Stocks in Europe are nearly unchanged in afternoon action as fears about the deficit problems are easing, while drug companies are under pressure. The easing concerns toward Greece come on the heels of its austerity measures to pare its deficit and a successful bond auction last week and, which continued after French President Nicolas Sarkozy said the euro-area members stand ready to offer support should the debt-ridden nation need assistance. Sarkozy said, “I want to be very clear: if it were necessary, the states of the euro-zone would fulfill their commitments,” per Bloomberg. The comments followed the weekend meeting with Greek Prime Minister George Papandreou and the French leader said that, although Greece does not need help today, “we have measures, we are ready, we are determined.” However, stocks in the euro-area are being weighed down by a solid decline in shares of AstraZeneca (AZN $45) after a trial showed its experimental colon cancer drug Recentin failed to match results of Roche Holding’s (RHHBY $42) Avastin for treating the cancer.

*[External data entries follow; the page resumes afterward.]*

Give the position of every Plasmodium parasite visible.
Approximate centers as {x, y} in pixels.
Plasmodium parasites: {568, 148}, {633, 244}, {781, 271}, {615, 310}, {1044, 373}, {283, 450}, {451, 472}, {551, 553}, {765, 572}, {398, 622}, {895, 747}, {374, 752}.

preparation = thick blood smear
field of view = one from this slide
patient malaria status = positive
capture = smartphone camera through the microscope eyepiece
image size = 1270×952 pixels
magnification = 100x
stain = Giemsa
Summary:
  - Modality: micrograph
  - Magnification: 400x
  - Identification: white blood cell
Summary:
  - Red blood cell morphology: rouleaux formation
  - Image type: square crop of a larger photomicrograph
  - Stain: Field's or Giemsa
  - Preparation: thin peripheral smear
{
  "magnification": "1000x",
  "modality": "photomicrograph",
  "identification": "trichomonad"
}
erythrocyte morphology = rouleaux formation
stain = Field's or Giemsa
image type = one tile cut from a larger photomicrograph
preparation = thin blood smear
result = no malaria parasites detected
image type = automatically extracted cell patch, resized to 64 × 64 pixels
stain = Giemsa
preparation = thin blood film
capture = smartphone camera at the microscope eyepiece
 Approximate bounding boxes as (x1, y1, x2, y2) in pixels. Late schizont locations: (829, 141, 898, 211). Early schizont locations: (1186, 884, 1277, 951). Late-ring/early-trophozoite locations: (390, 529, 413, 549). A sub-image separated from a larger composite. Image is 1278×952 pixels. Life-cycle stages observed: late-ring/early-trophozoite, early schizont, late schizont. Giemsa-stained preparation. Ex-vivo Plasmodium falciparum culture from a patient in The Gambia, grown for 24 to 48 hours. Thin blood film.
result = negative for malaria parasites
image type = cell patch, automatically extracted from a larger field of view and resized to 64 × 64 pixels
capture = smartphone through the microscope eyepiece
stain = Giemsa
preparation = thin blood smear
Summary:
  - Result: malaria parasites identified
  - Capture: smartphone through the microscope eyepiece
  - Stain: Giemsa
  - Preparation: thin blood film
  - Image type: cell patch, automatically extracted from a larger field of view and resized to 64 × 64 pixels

In economic news, Germany’s industrial production rose 0.6% m/m in January, compared to the 1.0% increase that economists had expected. Also, separate reports showed France’s business sentiment unexpectedly deteriorated in February, while Switzerland’s unemployment rate dipped to 4.4% in February, matching expectations, while the nation’s retail sales for January almost doubled expectations. Elsewhere, an investor confidence report of the euro-zone for March unexpectedly improved.

Britain’s FTSE 100 Index is flat, France’s CAC-40 Index is 0.1% lower, Germany’s DAX Index is unchanged, and Switzerland’s Swiss Market Index is declining 0.2%.

Asia advances after US jobs data

Stocks in Asia were broadly higher, led by optimism regarding the recovery of the US economy on the heels of the smaller-than-expected drop in jobs from nonfarm payrolls, which supported an increase in risk appetites. The waning risk aversion put pressure on the Japanese yen versus most major currencies including the dollar, helping the outlook for profits from export issues that rely on sales outside the Asian nation, which supported the Nikkei 225 Index’s 2.1% gain to lead the advance in the region. Also helping Japanese stocks, a report showed that the country posted a larger-than-expected trade surplus in January. There was some M&A action that helped sentiment, with shares of Arrow Energy (ARWEF $3) gaining over 45% after Royal Dutch Shell (RDS/A $57) and PetroChina (PTR $117) made a joint offer to acquire the company for about A$3.3 billion ($3 billion). The announcement helped Australia’s S&P/ASX 200 Index gain 0.9%. Elsewhere, Taiwan’s Taiex Index rose 1.3%, even after the nation reported a smaller-than-expected trade surplus in February, with growth in export slowing to a pace below economists’ estimates. Meanwhile, stocks in China participated in the broad-based advance, as the Shanghai Composite Index increased 0.7%, while Hong Kong’s Hang Seng Index advanced 2.0%.

In other equity news, BHP Billiton (BHP $79) moved higher after the world’s largest mining firm, per Bloomberg, reached an agreement with JFE Holdings (JFEEF $36) on a 55% increase in the price it receives for coking coal—a key material for making steel. Rounding out the day, South Korea’s Kospi Index increased 1.6% and India’s BSE Sensex 30 Index rose 0.6%.